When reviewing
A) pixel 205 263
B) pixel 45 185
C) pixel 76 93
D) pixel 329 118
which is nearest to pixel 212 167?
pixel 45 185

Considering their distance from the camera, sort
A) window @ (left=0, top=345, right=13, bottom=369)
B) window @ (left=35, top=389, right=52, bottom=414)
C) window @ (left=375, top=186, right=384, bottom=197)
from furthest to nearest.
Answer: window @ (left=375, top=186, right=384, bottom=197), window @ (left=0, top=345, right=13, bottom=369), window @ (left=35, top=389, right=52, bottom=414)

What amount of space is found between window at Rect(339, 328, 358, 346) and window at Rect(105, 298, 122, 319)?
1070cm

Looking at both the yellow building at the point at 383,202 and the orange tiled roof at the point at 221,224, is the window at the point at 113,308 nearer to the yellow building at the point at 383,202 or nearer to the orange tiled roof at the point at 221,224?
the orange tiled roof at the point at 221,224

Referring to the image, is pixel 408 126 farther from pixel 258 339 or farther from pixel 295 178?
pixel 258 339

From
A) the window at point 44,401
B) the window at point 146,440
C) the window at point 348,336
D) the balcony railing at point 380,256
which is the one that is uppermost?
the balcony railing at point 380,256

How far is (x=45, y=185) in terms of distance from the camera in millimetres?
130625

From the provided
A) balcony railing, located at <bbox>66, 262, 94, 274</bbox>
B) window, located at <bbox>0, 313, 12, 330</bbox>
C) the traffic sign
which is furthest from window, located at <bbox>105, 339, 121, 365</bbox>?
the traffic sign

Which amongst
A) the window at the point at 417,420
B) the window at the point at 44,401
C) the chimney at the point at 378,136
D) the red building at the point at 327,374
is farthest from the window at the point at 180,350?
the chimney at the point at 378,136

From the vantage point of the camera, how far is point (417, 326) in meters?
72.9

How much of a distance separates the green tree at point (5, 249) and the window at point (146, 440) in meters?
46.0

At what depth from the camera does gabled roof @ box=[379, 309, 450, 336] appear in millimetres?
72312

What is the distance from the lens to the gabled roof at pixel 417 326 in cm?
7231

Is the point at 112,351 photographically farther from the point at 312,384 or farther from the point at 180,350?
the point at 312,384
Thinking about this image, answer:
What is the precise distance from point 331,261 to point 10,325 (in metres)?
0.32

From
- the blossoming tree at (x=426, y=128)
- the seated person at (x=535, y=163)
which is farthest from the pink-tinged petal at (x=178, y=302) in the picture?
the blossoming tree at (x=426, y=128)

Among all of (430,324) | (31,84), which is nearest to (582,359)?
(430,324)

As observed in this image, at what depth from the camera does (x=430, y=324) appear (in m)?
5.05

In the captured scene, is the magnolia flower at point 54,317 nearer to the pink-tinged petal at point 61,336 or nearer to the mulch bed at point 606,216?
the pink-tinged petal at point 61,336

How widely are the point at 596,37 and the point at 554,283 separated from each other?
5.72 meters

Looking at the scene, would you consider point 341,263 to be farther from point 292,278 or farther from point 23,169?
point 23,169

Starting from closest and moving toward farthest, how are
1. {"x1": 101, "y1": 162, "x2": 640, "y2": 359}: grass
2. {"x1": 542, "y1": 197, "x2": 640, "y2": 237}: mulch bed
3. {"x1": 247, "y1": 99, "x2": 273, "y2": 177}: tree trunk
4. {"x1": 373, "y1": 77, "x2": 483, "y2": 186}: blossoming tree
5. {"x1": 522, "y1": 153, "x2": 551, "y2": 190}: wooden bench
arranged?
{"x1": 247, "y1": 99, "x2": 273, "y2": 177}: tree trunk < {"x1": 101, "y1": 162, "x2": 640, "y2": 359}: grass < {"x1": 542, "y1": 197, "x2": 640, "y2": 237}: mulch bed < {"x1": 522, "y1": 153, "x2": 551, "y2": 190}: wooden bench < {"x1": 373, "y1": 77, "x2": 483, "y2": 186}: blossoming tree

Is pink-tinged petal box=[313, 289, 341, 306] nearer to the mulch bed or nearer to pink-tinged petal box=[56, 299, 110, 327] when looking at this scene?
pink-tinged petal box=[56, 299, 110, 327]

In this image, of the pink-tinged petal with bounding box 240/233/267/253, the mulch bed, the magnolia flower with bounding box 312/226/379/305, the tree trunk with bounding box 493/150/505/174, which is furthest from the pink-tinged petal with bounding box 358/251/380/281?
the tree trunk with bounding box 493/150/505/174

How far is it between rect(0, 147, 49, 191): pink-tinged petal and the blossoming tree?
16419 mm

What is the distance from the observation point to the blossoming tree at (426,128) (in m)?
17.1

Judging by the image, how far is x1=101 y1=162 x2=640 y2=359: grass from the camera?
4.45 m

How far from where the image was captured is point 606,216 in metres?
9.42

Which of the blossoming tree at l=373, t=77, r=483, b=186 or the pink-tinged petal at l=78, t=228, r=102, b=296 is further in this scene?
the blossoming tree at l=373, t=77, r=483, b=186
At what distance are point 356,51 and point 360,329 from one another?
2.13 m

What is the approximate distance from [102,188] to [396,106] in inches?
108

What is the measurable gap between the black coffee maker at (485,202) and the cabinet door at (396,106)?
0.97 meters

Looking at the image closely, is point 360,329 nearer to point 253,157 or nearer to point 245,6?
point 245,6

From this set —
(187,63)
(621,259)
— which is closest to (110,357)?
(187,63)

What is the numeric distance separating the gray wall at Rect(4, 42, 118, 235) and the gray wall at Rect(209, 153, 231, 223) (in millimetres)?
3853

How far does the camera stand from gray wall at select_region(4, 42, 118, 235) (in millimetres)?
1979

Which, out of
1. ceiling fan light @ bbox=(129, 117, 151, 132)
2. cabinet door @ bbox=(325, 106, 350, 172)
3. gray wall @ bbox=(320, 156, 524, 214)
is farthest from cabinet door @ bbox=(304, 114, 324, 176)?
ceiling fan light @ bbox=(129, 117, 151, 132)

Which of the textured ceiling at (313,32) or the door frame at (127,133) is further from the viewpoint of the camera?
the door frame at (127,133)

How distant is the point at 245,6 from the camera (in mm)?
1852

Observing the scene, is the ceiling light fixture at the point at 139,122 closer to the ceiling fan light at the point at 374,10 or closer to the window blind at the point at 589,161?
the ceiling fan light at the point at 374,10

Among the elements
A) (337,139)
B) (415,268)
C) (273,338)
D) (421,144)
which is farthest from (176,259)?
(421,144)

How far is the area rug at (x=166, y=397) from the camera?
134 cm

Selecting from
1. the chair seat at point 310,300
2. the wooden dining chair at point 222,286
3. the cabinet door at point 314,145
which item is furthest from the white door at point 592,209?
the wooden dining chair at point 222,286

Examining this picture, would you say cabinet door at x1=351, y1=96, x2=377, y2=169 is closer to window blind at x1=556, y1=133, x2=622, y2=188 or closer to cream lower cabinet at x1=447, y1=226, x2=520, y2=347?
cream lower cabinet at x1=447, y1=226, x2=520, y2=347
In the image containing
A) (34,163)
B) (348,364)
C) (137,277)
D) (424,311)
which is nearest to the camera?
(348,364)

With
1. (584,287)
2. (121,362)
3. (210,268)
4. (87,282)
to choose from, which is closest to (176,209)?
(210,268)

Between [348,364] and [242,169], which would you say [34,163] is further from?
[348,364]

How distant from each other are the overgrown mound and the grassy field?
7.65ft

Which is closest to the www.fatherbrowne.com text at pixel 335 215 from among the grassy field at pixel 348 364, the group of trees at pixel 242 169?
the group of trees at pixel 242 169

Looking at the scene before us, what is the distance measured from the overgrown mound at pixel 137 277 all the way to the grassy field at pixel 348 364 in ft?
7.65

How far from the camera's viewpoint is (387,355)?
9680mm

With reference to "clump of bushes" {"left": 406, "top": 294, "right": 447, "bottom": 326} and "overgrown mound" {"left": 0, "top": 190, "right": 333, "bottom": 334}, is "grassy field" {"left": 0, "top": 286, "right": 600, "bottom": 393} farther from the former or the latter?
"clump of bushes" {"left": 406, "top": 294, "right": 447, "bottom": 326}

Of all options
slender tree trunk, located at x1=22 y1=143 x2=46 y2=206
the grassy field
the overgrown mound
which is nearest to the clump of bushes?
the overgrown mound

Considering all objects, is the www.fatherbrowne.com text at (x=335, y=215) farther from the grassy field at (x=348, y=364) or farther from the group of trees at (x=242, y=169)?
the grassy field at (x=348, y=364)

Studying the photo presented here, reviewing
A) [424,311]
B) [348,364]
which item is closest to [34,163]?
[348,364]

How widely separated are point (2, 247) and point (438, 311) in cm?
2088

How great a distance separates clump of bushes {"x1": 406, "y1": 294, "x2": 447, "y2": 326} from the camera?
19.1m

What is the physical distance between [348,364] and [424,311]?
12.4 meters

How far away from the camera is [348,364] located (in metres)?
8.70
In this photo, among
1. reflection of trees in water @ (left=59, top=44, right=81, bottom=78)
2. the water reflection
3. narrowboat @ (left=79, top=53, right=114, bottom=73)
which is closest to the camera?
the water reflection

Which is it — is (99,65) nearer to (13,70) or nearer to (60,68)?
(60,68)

Your task: Reproduce the lines from the one containing "Thinking about this" through the one containing "tree trunk <", inclusive, substituting "sitting person" for "seated person" and leaving everything else unchanged.

Correct answer:
Thinking about this image, answer:
What is the precise distance from point 331,261 to point 10,325 (in metres)?
0.32

From
- the blossoming tree at (x=426, y=128)
- the sitting person at (x=535, y=163)
which is farthest from the pink-tinged petal at (x=178, y=302) in the picture?
the blossoming tree at (x=426, y=128)

Among all of (430,324) | (31,84), which is nearest to (582,359)?
(430,324)

As observed in this image, at what depth from the camera does (x=430, y=324) appear (in m)?
5.05

In the captured scene, is the magnolia flower at point 54,317 nearer to the pink-tinged petal at point 61,336 or nearer to the mulch bed at point 606,216?
the pink-tinged petal at point 61,336

How widely are the point at 596,37 and the point at 554,283 separated from each other?
5.72 meters

Looking at the scene, would you consider point 341,263 to be farther from point 292,278 or farther from point 23,169?
point 23,169

Starting from closest and moving toward farthest, how are
1. {"x1": 101, "y1": 162, "x2": 640, "y2": 359}: grass
2. {"x1": 542, "y1": 197, "x2": 640, "y2": 237}: mulch bed
3. {"x1": 247, "y1": 99, "x2": 273, "y2": 177}: tree trunk
4. {"x1": 373, "y1": 77, "x2": 483, "y2": 186}: blossoming tree
5. {"x1": 522, "y1": 153, "x2": 551, "y2": 190}: wooden bench
arranged?
{"x1": 247, "y1": 99, "x2": 273, "y2": 177}: tree trunk < {"x1": 101, "y1": 162, "x2": 640, "y2": 359}: grass < {"x1": 542, "y1": 197, "x2": 640, "y2": 237}: mulch bed < {"x1": 522, "y1": 153, "x2": 551, "y2": 190}: wooden bench < {"x1": 373, "y1": 77, "x2": 483, "y2": 186}: blossoming tree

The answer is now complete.